# Ultrasounds - gyne vs OB



## poekar (Feb 6, 2017)

When a patient is being evaluated for a  Miscarriage or Complete AB - Is there a rule about what kind of Ultrasound coding to use?  A gyne ultrasound vs and OB ultrasound?  For an incomplete AB - I am using OB Ultrasound codes.
I believe you should use the OB ultrasound codes for both of these instances - because it is evaluating a pregnancy outcome - but I can't find anything in writing.
My doctors code the gyne ultrasound codes in these instances and I think that is incorrect.

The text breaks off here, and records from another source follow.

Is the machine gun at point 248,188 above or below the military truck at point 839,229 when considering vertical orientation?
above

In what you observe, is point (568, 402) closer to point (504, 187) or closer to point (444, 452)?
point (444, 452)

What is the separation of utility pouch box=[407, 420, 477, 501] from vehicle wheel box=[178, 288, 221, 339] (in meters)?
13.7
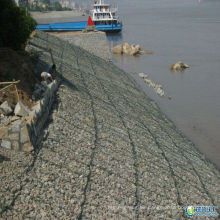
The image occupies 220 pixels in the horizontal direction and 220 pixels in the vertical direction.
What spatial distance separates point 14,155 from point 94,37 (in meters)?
24.8

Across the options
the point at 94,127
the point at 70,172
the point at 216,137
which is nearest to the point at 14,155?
the point at 70,172

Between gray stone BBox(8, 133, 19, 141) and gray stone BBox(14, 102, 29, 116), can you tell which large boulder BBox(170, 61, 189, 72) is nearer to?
gray stone BBox(14, 102, 29, 116)

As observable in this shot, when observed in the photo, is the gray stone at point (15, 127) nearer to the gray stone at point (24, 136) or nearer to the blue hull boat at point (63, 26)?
the gray stone at point (24, 136)

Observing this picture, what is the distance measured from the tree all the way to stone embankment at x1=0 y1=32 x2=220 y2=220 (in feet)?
9.86

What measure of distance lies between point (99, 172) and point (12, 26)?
8.27 meters

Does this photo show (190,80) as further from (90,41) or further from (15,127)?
(15,127)

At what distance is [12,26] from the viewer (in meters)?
11.9

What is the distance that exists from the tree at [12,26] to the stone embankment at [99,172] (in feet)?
9.86

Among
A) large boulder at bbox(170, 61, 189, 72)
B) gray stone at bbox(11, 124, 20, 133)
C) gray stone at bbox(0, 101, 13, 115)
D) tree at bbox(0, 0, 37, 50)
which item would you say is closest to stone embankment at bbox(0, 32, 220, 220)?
gray stone at bbox(11, 124, 20, 133)

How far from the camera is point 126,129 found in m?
11.8

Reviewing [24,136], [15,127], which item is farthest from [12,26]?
[24,136]

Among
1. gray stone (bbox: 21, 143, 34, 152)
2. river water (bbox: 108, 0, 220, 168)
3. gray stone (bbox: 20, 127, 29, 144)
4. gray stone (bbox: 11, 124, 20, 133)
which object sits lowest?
river water (bbox: 108, 0, 220, 168)

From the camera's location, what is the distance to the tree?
1175 centimetres

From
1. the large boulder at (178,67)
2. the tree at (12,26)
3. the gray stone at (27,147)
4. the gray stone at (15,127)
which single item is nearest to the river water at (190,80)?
the large boulder at (178,67)
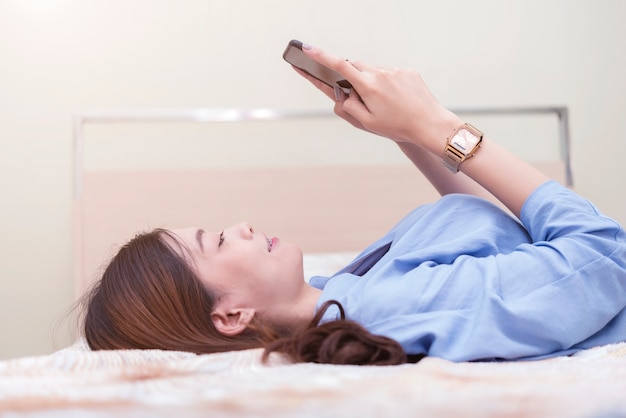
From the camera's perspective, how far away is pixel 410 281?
3.40 ft

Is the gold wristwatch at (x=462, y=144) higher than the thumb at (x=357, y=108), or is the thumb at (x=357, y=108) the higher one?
the thumb at (x=357, y=108)

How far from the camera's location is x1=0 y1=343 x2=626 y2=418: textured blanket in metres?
0.52

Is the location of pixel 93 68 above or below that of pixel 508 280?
above

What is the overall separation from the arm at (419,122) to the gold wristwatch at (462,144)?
0.4 inches

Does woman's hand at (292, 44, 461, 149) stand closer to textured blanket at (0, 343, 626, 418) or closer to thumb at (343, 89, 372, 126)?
thumb at (343, 89, 372, 126)

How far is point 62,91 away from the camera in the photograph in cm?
232

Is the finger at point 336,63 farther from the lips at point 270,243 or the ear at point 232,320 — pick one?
the ear at point 232,320

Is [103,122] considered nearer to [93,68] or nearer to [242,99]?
[93,68]

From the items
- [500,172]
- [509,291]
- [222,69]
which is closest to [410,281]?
[509,291]

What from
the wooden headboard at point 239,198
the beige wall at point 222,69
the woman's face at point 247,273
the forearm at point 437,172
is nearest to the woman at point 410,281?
the woman's face at point 247,273

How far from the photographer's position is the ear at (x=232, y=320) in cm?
113

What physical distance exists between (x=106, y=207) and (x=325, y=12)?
97 cm

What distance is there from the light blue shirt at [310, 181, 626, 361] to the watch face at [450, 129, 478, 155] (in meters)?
0.12

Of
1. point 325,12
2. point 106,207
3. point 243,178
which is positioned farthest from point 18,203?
point 325,12
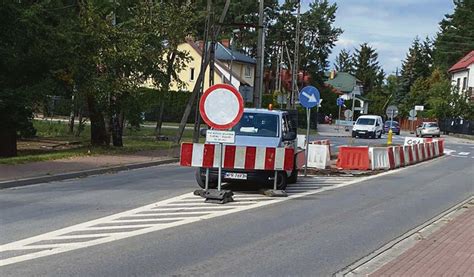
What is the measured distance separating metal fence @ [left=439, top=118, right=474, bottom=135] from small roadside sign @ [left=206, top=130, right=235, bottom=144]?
6256cm

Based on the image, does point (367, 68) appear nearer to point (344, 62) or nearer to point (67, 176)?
point (344, 62)

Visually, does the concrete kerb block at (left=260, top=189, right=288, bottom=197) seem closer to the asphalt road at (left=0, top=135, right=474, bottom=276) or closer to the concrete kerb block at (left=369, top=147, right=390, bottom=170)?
the asphalt road at (left=0, top=135, right=474, bottom=276)

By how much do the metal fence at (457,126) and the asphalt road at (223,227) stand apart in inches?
2218

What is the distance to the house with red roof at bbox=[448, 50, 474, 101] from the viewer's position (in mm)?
78944

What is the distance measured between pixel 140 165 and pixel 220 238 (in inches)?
482

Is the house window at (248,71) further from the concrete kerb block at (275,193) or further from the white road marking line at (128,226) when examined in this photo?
the concrete kerb block at (275,193)

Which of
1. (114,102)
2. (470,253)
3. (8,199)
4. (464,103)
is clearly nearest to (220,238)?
(470,253)

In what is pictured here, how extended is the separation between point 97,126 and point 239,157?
13658 mm

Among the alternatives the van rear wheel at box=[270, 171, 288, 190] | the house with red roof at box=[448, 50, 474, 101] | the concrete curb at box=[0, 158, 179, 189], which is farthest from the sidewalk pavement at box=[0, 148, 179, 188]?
the house with red roof at box=[448, 50, 474, 101]

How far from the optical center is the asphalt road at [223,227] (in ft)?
23.9

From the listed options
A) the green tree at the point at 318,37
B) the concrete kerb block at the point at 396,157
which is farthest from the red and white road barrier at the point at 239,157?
the green tree at the point at 318,37

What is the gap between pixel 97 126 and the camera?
25844mm

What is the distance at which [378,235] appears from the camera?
9.88 metres

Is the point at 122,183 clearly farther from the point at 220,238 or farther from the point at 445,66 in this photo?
the point at 445,66
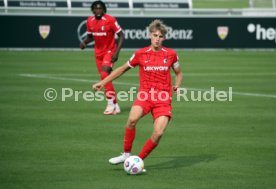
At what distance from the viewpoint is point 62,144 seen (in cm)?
1407

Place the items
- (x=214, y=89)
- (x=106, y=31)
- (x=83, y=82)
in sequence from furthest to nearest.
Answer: (x=83, y=82) < (x=214, y=89) < (x=106, y=31)

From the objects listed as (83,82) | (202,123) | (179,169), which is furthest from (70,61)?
(179,169)

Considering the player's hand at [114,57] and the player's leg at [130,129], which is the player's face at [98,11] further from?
the player's leg at [130,129]

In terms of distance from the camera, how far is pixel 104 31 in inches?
758

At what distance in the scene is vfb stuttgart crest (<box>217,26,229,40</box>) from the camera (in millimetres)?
40000

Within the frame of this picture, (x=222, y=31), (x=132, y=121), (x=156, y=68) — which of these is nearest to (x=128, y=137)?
(x=132, y=121)

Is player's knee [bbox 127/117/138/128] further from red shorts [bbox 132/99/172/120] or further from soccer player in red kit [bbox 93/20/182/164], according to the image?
red shorts [bbox 132/99/172/120]

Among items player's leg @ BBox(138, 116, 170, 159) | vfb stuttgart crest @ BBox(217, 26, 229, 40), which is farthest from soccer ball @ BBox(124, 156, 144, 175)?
vfb stuttgart crest @ BBox(217, 26, 229, 40)

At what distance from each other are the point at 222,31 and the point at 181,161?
28.0 metres

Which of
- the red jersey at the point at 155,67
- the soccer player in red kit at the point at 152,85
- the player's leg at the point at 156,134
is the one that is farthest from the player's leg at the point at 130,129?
the red jersey at the point at 155,67

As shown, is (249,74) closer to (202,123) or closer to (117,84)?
(117,84)

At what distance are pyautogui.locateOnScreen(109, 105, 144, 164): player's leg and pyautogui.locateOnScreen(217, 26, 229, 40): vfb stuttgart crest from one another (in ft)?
94.1

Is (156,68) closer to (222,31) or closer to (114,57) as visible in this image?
(114,57)

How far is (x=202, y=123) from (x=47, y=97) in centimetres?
603
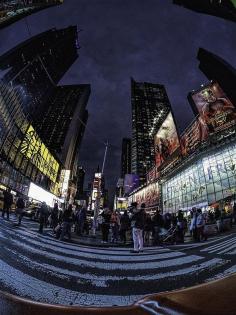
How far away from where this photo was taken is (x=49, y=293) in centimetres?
79

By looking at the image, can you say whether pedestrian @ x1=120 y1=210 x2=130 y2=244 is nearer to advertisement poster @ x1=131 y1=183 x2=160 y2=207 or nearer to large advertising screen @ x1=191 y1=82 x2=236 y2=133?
large advertising screen @ x1=191 y1=82 x2=236 y2=133

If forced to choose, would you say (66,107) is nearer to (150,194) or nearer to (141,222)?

Thank you very much for your help.  Karen


----------



## tracylc10 (Feb 8, 2017)

It is appropriate to code an obstetrical ultrasound for a patient who has an established diagnosis of pregnancy, who presents with indications necessitating the exam that may be pregnancy related, even when the outcome shows that the patient is no longer currently pregnant.

I found this in OPTUM Coding Companion Obstetrics/Gynecology.


----------



## kathyvl74 (Feb 9, 2017)

Yes, I agree with Tracy. Once the pregnancy has been established, the OB ultrasound codes are used.


----------



## susiloving11 (Feb 20, 2018)

What if the patient has a positive pregnancy test but the trans abdominal ultrasound does not show a pregnancy in the uterus?  Which U/S code would you use? 
Thanks in advance,
Susie Loving, CPC


----------



## asehr (Feb 27, 2018)

I took a webinar which stated to use OB codes only if a fetal pole was seen. Is that not correct information? Can someone clarify?


----------



## elalewine@gmail.com (Apr 19, 2022)

I found this information from AAPC’s website https://www.aapc.com/codes/coding-newsletters/my-ob-gyn-coding-alert/you-be-the-coder-transvaginal-pelvic-ultrasound-article :

Published on Sun Oct 01, 2000
*Question**:* 
_If a transvaginal pelvic ultrasound is performed and an intrauterine pregnancy is found, assuming evaluation of the gestational sac, pole and adnexa were performed, is it proper to code it as a complete obstetrical or a transvaginal pelvic ultrasound? What if an ectopic pregnancy is found?_

*Answer**:* 
According to the American College of Obstetrics and Gynecologys (ACOG) coding manual (_Ob/Gyn Coding Manual: Components of Correct Procedural Coding,_ page 305), a transvaginal ultrasound involves looking at the uterus, tubes, ovaries and pelvic structures, as indicated. This code does not provide whether the ultrasound can be performed only on a non-pregnant woman, so you are free to use 76830 (echography, transvaginal) if you like.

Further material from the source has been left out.